Monospecific polyclonal rabbit antibodies to a purified form of haem oxygenase of chick liver, showing sequence similarity to mammalian haem oxygenase-1, were raised and used to study characteristics of the oxygenase. The antibodies inhibited activity of the purified oxygenase, but not other enzyme components (NADPH:cytochrome reductase and biliverdin reductase) of the standard assay mixture of haem oxygenase. In addition, the antibodies inhibited activity of haem oxygenase in microsomes (microsomal fractions) from Cd(2+)-treated chick liver, spleen, testis and brain. Western (immuno-) blots of microsomal proteins of selected organs from chick, rat and man, and homogenates of chick-embryo liver-cell cultures, probed with the antibodies, showed a major protein with a molecular mass of 33-34 kDa and a lower-molecular-mass protein (28-29 kDa) of variable intensity. Studies with trypsin and selected proteinase inhibitors established that the smaller peptide was a proteolytic product of the larger. Treatment of chick-embryo liver-cell cultures with CdCl2, a potent inducer of haem oxygenase, increased the degree of proteinase-mediated cleavage of the 33 kDa protein to the lower-molecular-mass form. These results indicate that, under at least some conditions, such cultures should be homogenized in the presence of trypsin inhibitor to prevent proteolytic degradation of the enzyme and allow maximal expression of haem oxygenase activity. The antibodies also reacted with haem oxygenase from spleen, testis and brain of both chicks and rats, and the spleen of humans. A method for quantifying the amount of haem oxygenase protein was developed with use of slot-blots and laser densitometry; linearity was observed from 0 to 5 ng of haem oxygenase protein per slot, and the method was applied to sonicated cultured chick-embryo liver cells treated with Cd2+ (0.3 mM) or iron plus glutethimide. In both cases, increases in enzyme activity were of similar magnitude to increases in amounts of enzyme protein. Approximate amounts of haem oxygenase protein in microsomes of several organs from intact animals could also be estimated by the use of slot-blot-laser densitometry, and the amounts measured were increased by the addition of purified haem oxygenase to the microsomal preparations. Results of these studies indicated that haem oxygenase-1 could be detected in microsomes from all chick or rat organs studied, including testis and brain.(ABSTRACT TRUNCATED AT 400 WORDS)

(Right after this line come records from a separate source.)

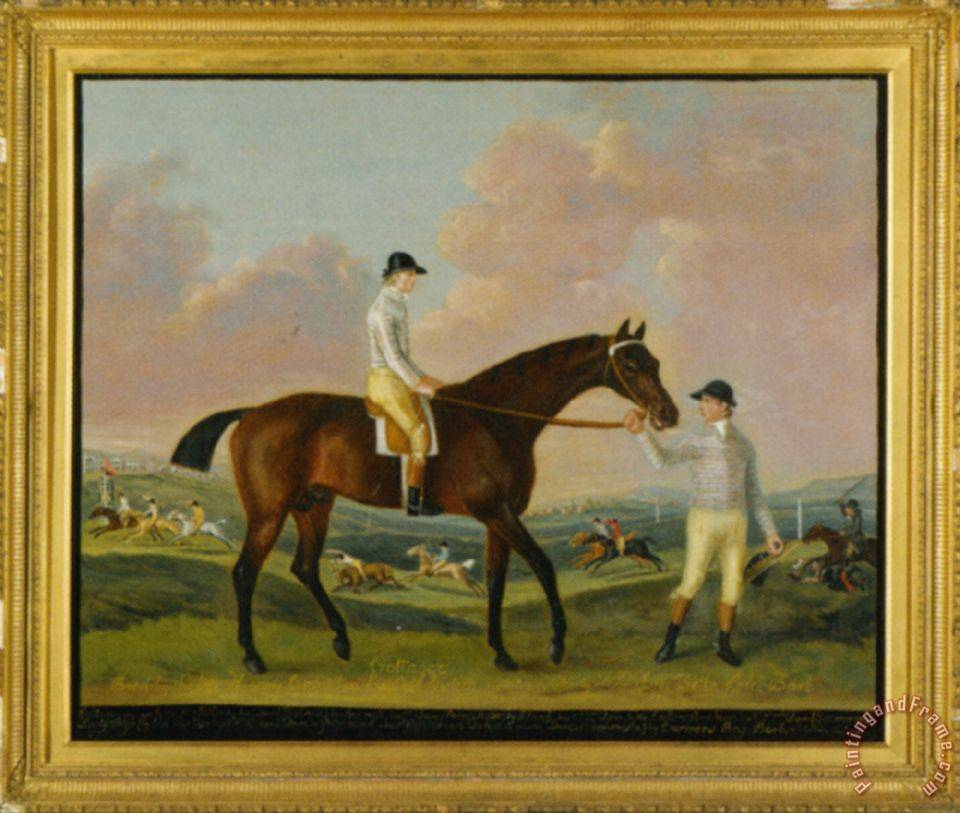 Portrait of Henry Comptons Race Horse Cottager Held by a Groom with Jockey And a Race Beyond painting - Francis Sartorius Portrait of Henry Comptons Race Horse Cottager Held by a Groom with Jockey And a Race Beyond Art Print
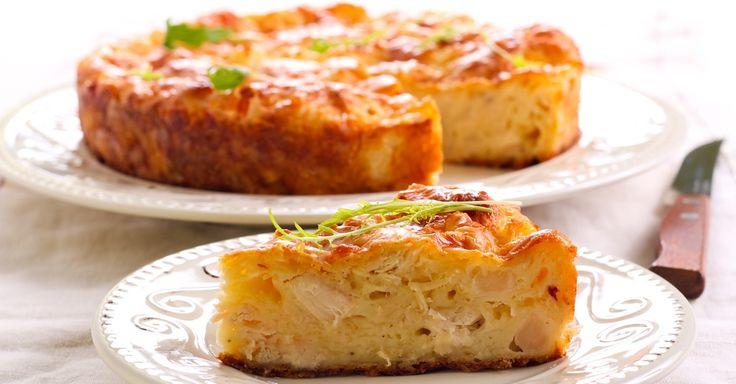 Crustless Chicken Cauliflower Quiche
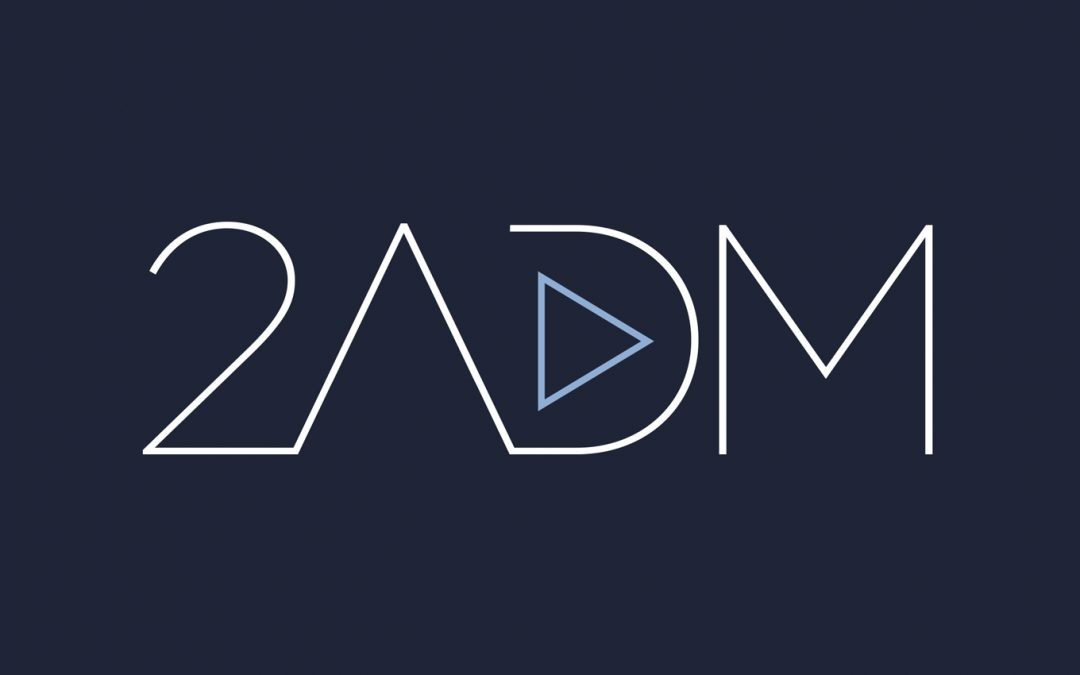 Logo 2ADM Productions
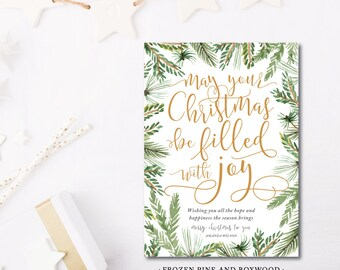 Frozen Pine and Boxwood Printed Holiday Cards | JOY wishes | Christmas or Holiday | Printed or Printable by DarbyCards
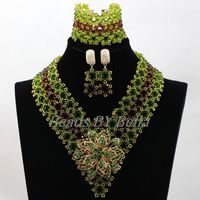 Handmade Hot African Costume Jewelry Sets Green Brown Crystal Women Nigerian Party Beads Lace Jewelry Sets Free Shipping ABK983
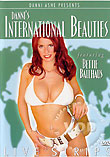 busty euro babe bettie ballhaus in danni's international beauties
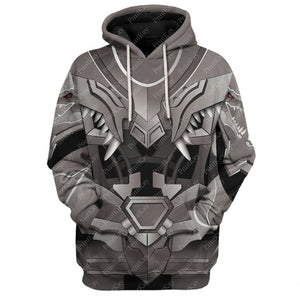 Qm5320 All Over Print Hoodie / S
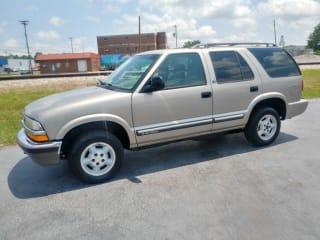 1998 Chevrolet Blazer LS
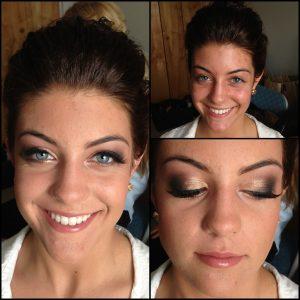 Makeup-Tease&Makeup6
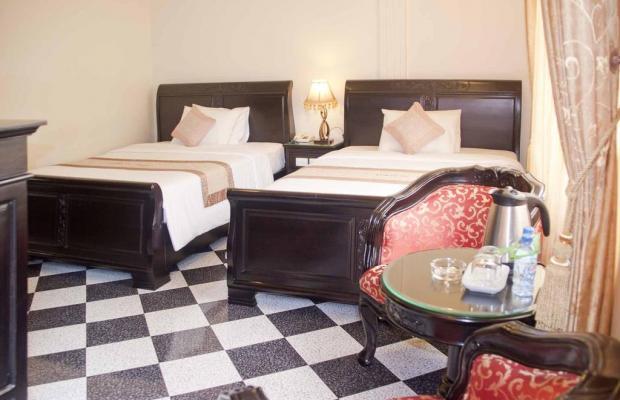 фото Fortune Dai Loi Hotel изображение №14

机译:产生了与哺乳动物血红素加氧酶-1序列相似的纯化形式的鸡肝血红素加氧酶的单特异性多克隆兔抗体,并用于研究该加氧酶的特性。抗体抑制纯化的加氧酶的活性,但抑制血红素加氧酶标准测定混合物中的其他酶成分(NADPH:细胞色素还原酶和胆绿素还原酶)。此外,该抗体抑制了Cd(2+)处理的鸡肝,脾脏,睾丸和脑中微粒体(微粒体级分)中血红素氧化酶的活性。用抗体探测的,来自鸡,大鼠和人的选定器官的微粒体蛋白以及鸡胚肝细胞培养物匀浆的蛋白质(免疫)印迹显示分子量为33-34 kDa的主要蛋白强度可变的低分子质量蛋白质(28-29 kDa)。用胰蛋白酶和选定的蛋白酶抑制剂进行的研究确定较小的肽是较大的肽的蛋白水解产物。用血红素加氧酶的强效诱导剂CdCl2处理鸡胚肝细胞培养物,可将蛋白酶介导的33 kDa蛋白的裂解程度提高为低分子质量形式。这些结果表明,在至少某些条件下,应在胰蛋白酶抑制剂的存在下匀浆此类培养物,以防止酶的蛋白水解降解并允许血红素加氧酶活性的最大表达。抗体还与小鸡​​和大鼠的脾脏,睾丸和大脑以及人的脾脏中的血红素加氧酶反应。利用狭缝印迹和激光光密度法开发了一种定量血红素氧化酶蛋白含量的方法。从每个插槽0到5 ng血红素加氧酶蛋白观察到线性,并将该方法应用于经超声处理的Cd2 +(0.3 mM)或铁加谷氨酰胺处理的鸡胚肝细胞。在这两种情况下,酶活性的增加与酶蛋白量的增加具有相似的幅度。完整动物几个器官微粒体中的血红素加氧酶蛋白的大约量也可以通过缝隙-激光-激光光密度法进行估算,并且通过向微粒体制剂中添加纯化的血红素加氧酶来增加测定的量。这些研究结果表明,在所有研究的小鸡或大鼠器官,包括睾丸和脑中,微粒体中都可以检测到血红素加氧酶-1。(摘要截短了400字)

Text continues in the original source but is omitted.